TEXT:
This is the detailed step-by-step if you want to recreate the process I describe in the Confluent blog here
I used Oracle’s Oracle Developer Days VM, which comes preinstalled with Oracle 12cR2. You can see the notes on how to do this here. These notes take you through installing and configuring:
- Swingbench, to create a sample “Order Entry” schema and simulate events on the Oracle database
- Oracle GoldenGate (OGG, forthwith) and Oracle GoldenGate for Big Data (OGG-BD, forthwith)
- I’m using Oracle GoldenGate 12.3.1 which includes the Kafka Connect handler as part of its distribution. A connector for earlier versions can be found here. Some of the syntax may differ in the configuration below - if you hit problems then check out an article that I wrote with an earlier version of the tool.
- OGG
extract
from the Order Entry schema - Confluent Platform
- KSQL
- Elasticsearch
From this point, I’ll now walk through configuring OGG-BD with the Kafka Connect handler
Configuring the Kafka Connect replicat 🔗
The OGG-BD replicat takes the trail file of events written by the extract
job, and replays those events to the target. In our case, the target is the Kafka Connect handler.
You can find full documentation for the OGG-BD replicat here. Each replicat has three configuration files:
- A parameter file, which can be used to specify configuration including the selection of specific tables or schemas from the Extract trail file. This file also points to the primary properties file
- The properties file is where we tell OGG-BD to use the Kafka Connect handler (
gg.handler.kafkaconnect.type=kafkaconnect
), as well as the topic name format and Kafka message key. These latter two items are new and improved in 12.3.1, and are template-driven. You can see the full syntax for them here. Another useful configuration item in this file isgg.log.level
which you can set toDEBUG
if you need to dig into what’s going on. - The Kafka Connect configuration file, which points to the Kafka brokers, and the Converters that we want to use (Json or Avro). If we’re using Avro, the URL for the Schema Registry is also defined here.

INFORMATION GIVEN:
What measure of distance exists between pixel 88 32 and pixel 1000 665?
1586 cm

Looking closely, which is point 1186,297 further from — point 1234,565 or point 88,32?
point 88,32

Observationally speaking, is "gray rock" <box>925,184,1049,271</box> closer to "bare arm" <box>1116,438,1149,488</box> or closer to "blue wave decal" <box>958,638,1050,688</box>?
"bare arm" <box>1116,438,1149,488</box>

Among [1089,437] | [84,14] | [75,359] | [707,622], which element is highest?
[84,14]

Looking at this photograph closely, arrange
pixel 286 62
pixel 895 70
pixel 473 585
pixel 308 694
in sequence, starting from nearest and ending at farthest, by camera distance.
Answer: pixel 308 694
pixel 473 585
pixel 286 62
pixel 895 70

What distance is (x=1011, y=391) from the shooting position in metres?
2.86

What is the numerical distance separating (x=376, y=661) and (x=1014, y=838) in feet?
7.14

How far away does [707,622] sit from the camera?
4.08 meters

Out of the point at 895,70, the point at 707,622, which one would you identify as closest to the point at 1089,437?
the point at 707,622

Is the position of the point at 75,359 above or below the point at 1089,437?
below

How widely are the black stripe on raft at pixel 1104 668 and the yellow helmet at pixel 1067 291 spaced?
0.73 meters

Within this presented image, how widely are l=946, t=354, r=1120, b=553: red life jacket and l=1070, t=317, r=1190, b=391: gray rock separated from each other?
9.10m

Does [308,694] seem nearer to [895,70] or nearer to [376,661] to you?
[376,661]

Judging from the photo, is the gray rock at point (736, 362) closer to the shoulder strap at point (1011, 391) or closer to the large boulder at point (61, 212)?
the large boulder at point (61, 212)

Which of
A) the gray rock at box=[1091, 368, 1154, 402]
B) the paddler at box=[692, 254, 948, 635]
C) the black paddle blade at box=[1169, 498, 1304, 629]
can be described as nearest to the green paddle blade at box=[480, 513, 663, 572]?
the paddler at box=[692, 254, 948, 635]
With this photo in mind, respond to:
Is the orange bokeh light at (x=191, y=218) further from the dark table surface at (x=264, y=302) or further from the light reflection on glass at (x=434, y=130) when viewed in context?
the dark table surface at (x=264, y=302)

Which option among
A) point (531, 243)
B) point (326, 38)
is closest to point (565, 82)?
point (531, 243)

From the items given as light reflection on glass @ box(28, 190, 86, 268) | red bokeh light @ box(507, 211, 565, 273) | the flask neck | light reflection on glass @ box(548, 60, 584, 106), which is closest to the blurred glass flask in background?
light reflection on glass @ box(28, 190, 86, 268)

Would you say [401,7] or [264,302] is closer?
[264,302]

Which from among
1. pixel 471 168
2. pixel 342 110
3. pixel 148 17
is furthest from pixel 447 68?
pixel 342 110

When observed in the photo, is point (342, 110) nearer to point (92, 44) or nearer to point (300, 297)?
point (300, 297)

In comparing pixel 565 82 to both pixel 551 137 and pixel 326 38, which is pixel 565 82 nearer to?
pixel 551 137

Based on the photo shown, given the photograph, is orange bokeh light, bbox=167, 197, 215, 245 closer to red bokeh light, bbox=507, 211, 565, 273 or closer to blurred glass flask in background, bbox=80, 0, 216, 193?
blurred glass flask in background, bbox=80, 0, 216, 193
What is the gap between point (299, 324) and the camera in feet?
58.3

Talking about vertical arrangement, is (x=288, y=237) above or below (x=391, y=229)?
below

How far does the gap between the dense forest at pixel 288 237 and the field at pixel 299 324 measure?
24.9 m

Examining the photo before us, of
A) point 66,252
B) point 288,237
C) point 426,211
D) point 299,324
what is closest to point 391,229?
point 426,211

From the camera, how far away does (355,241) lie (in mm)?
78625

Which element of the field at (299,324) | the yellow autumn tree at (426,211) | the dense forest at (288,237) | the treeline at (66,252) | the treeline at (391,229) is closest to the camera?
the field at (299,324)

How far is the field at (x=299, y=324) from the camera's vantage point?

REQUIREMENTS:
Answer these from the GoldenGate text above:
1. Which Oracle database version comes preinstalled on the Oracle Developer Days VM?
2. How many configuration files does each replicat have?
3. When Avro is used, which URL is also set in the Kafka Connect configuration file?

IN RESPONSE:
1. Oracle 12cR2
2. Three
3. The URL for the Schema Registry